A place I’ll never forget

Gavin Duley

France

Some places you can’t forget. They bury themselves deep within you, and refuse to leave. Everything else is seen in relation to them. One such place, for me, has been Burgundy. For one reason or another, I have always visited in late August or early September. Arriving by train, from London via Paris, you first notice how Burgundy still clings to summer, even as London slides towards the grey drizzle of winter.
Once in Beaune, it’s hard to know what to do. Still, as Mike Steinberger said, “there may be different paths to wine geekdom, but they ultimately all converge in the same place—Place Carnot” – so you may as well head straight there. Place Carnot is, more or less, the main square of Beaune: its heart. Once I’m sat outside Dix Carnot with some improbably elaborate cake, I know I’ve arrived. I can plan: what wineries to visit? Hire a car? A bike?
Frankly, Burgundy is a maze, and it will take you time to get your bearings. Take the time. Visit again. You will. I feel I am, slowly. It is a tapestry of ancient villages and tiny vineyards, each with its own subtly different aspect on the hillside, its own climate. Burgundy is a paradox, but a delightfully vinous one.

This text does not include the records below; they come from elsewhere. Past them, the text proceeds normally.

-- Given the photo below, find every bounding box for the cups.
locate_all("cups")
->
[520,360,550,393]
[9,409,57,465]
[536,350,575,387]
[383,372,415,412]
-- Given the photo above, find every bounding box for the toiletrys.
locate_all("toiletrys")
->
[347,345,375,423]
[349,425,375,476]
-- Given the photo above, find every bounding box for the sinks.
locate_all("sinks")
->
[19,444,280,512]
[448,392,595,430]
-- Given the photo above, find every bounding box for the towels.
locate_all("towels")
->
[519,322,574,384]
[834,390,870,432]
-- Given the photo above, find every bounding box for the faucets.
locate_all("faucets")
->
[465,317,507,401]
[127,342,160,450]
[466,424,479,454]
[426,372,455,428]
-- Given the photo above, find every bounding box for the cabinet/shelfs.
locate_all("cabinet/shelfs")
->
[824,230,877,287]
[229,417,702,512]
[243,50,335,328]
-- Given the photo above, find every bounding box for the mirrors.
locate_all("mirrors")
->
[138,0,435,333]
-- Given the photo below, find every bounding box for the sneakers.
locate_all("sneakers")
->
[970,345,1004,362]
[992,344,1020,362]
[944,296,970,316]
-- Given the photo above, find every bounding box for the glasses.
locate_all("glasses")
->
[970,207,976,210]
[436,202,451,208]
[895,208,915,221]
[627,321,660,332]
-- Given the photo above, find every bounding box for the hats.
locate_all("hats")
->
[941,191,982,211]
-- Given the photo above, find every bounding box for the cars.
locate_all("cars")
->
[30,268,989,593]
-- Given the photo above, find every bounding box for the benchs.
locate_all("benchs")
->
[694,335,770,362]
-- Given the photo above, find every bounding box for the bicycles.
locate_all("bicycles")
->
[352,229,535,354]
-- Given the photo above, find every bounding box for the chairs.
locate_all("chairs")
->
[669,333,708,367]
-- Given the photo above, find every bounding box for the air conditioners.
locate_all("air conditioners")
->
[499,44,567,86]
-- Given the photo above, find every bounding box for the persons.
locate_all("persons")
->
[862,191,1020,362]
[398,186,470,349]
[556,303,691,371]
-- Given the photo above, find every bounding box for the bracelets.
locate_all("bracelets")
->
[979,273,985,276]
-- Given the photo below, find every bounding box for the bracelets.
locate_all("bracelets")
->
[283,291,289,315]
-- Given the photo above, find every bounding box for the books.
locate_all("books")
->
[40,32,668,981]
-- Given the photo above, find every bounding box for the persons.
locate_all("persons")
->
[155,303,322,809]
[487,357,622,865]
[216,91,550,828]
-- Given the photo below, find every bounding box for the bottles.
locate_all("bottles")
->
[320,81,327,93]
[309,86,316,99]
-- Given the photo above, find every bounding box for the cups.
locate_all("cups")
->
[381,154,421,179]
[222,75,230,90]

A place like Burgundy leaves you with many impressions. Looking back through my notes, I encounter everything from pages and pages of detail on viticultural techniques, to gripes about the weather, or meals that were more than memorable. Like, being forced into a small restaurant on the edge of Pommard for an unplanned lunch by unexpected rain: an inconvenience at the time, but the sort of thing I would normally dream of. Or a meal at a small restaurant in Beaune, with a shared, long table, where I ended up in deep discussion with several other diners, and did not stumble out the door until eleven pm. There were people from Japan, from Brazil, from Holland, from Switzerland – and me, from Australia. The Brazilians thought that the Europeans worked too hard, and didn’t live enough – something the Europeans objected to.
The conversation spilled out onto the street outside, and, in my head at least, followed me home. What does it say when you meet people you feel you’ve known all your life, but know you won’t meet them again? Such is travel, I guess.
The next morning, Beaune was as quiet as ever. That morning, I drove to Château-Chalon, leaving Burgundy behind for the foothills of the Alps. But, as always, I knew I’d be back.